__EXERCISES TO COMPLETE__:
1. Can you rewrite the paragraph of the swap-limit thread that begins "The alternative is to recalculate all the limits" as a short list that keeps its main facts?
2. Does the swap-limit thread support each of these statements? (a) Tier C has a capacity of 20G. (b) If the autoscaled limits stay unchanged after tier C is set to 0, the effective swap limit remains 10G. (c) With swap.max set to 10G, the autoscaled limit for tier B is 3G. For each, answer yes or no and quote the deciding words.
3. Could you write out the part of the swap-limit thread starting at "On Tue, Jun" and ending at "to the cgroup?"?

(Beginning of PAGE EXCERPT)

Re: [PATCH v9 3/6] mm: memcontrol: add interface for swap tier selection

From: Yosry Ahmed

Date: Tue Jun 23 2026 - 16:06:40 EST


On Tue, Jun 23, 2026 at 11:56 AM Joshua Hahn <joshua.hahnjy@xxxxxxxxx> wrote:
>
> On Tue, 23 Jun 2026 11:10:32 -0700 Yosry Ahmed <yosry@xxxxxxxxxx> wrote:
>
> > > To get back to the question of how the auto-tuning should work, the
> > > main question is to which ratio we scale the swap limits to.
> > > Do we set the swap limits proportional to how much swap is present
> > > in the system, or how much swap is available to the cgroup?
> > >
> > > So if we have 3 swap tiers A, B, C, with 50G, 30G, and 20G capacity
> > > respectively, how much should a cgroup with swap.max = 10G have if
> > > it is limited to tiers A and B?
> > >
> > > This is what I was getting at earlier when I said we have to calculate
> > > different ratios for different cgroups, based on what tiers they have
> > > access to.
> >
> > That's a good question. I think the case that is particularly
> > interesting is whether or not the limits of other tiers should change
> > when another tier is disabled/enabled.
> >
> > So basically in your example, assuming everything starts as "max",
> > when swap.max is set to 10G, the autoscaled limits would be: (tier A,
> > 5G), (tier B, 3G), (tier C, 2G). Now the question becomes, if
> > userspace sets the limit of tier C to 0, should the limits for tiers A
> > and B change?
> >
> > On one hand, it's simpler to just keep the autoscaled limits unchanged
> > in this case. However, this means that the effective swap limit is now
> > 8G, which is not great :/
> >
> > The alternative is to recalculate all the limits when one of them
> > changes, in which case the limits of A and B would change to 6.25G and
> > 3.75G. But I don't know if this will work well if we allow custom
> > limits. What happens if the limit of tier C is written as 1 (or 4096)
> > instead of 0? It's effectively the same scenario, but the tier is
> > technically allowed.

(End of PAGE EXCERPT)
(Beginning of MATERIAL PROVIDED)

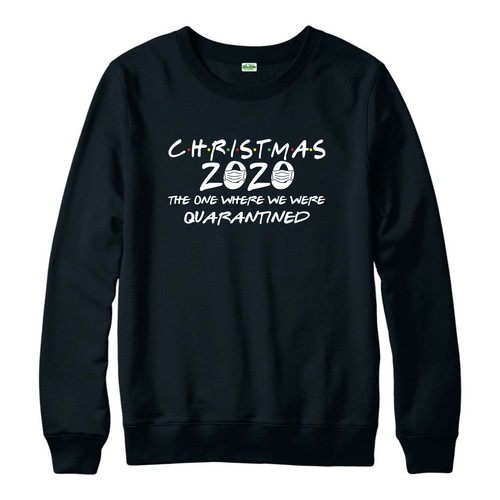 2020 Christmas The One Where We Were Quarantined Jumper Friends Show Spoof Top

(End of MATERIAL PROVIDED)

__REPLIES__:
1.
- The alternative is to recalculate every limit whenever one of them changes.
- In that case, tiers A and B would change to 6.25G and 3.75G.
- It is unclear whether this would work well if custom limits are allowed.
- Example: tier C's limit could be written as 1 (or 4096) instead of 0. That is effectively the same scenario, but the tier is still technically allowed.

2.
(a) Yes: "A, B, C, with 50G, 30G, and 20G capacity"
(b) No: "8G, which is not great"
(c) Yes: "(tier B, 3G)"

3.
On Tue, Jun 23, 2026 at 11:56 AM Joshua Hahn <joshua.hahnjy@xxxxxxxxx> wrote:
>
> On Tue, 23 Jun 2026 11:10:32 -0700 Yosry Ahmed <yosry@xxxxxxxxxx> wrote:
>
> > > To get back to the question of how the auto-tuning should work, the
> > > main question is to which ratio we scale the swap limits to.
> > > Do we set the swap limits proportional to how much swap is present
> > > in the system, or how much swap is available to the cgroup?